Dataset entries:
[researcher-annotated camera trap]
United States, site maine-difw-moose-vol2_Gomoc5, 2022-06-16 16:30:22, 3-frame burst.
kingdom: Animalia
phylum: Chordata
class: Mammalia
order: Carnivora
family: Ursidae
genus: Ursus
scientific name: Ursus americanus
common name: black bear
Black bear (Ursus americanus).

* * *

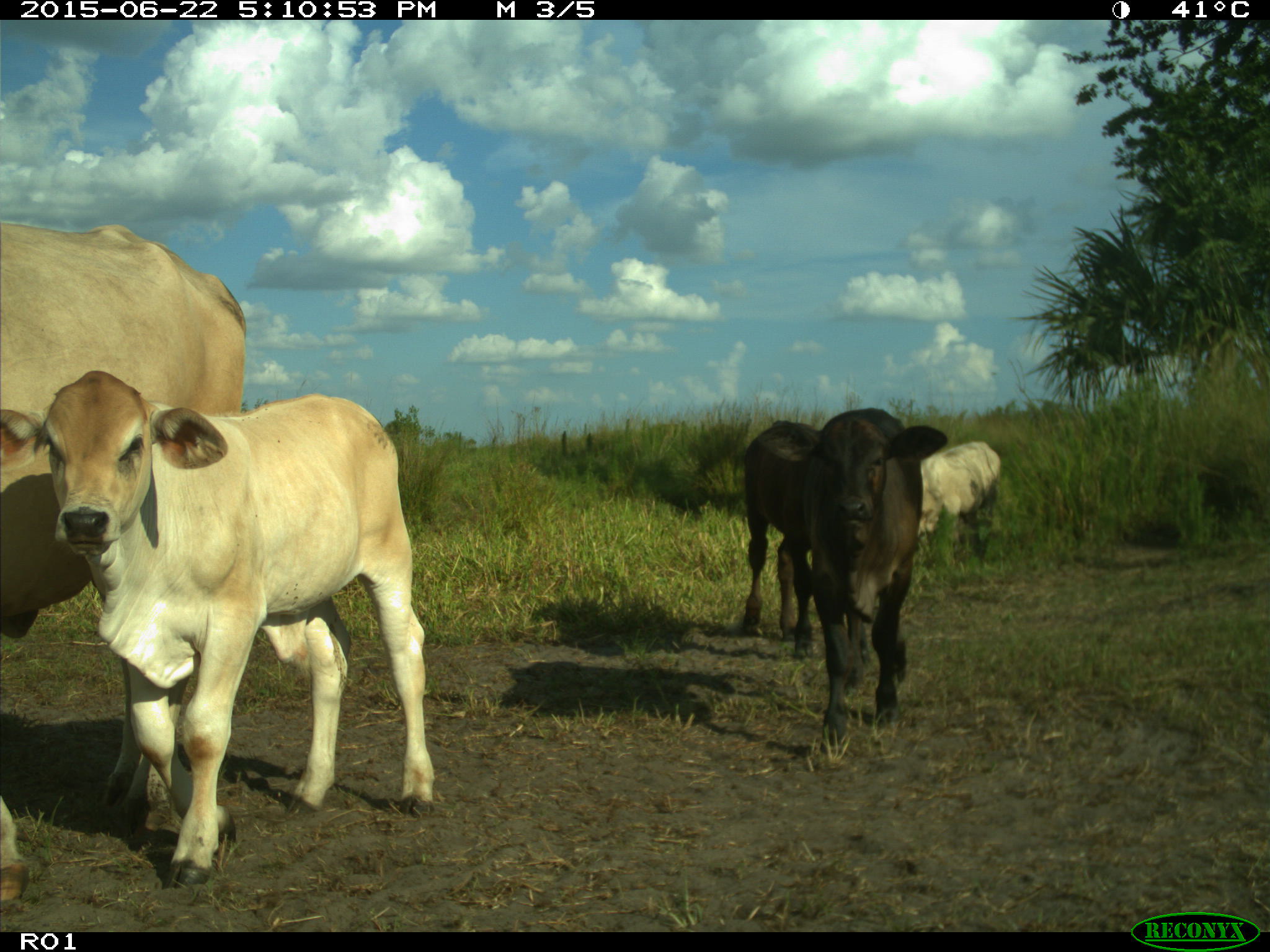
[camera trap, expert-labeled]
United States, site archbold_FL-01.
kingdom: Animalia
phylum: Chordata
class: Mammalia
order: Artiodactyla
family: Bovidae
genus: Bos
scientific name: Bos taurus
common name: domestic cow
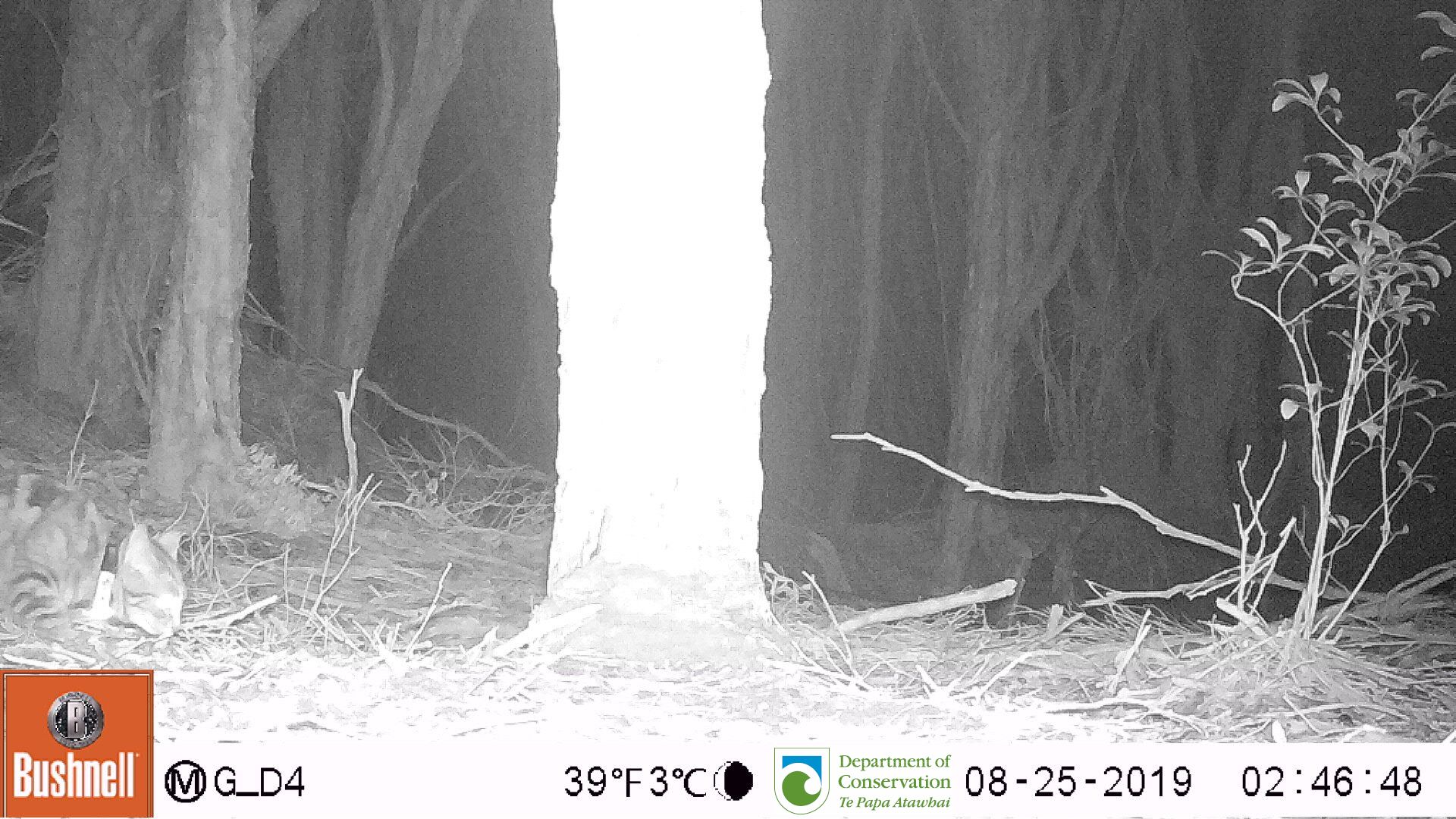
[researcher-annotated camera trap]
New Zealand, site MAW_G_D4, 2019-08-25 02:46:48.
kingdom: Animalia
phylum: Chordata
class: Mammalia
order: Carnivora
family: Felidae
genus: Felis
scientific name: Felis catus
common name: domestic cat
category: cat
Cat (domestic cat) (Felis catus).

## Assignment:
Pull out every line holding "United" from the records above, and copy it.

## Solved problem:
United States, site maine-difw-moose-vol2_Gomoc5, 2022-06-16 16:30:22, 3-frame burst.
United States, site archbold_FL-01.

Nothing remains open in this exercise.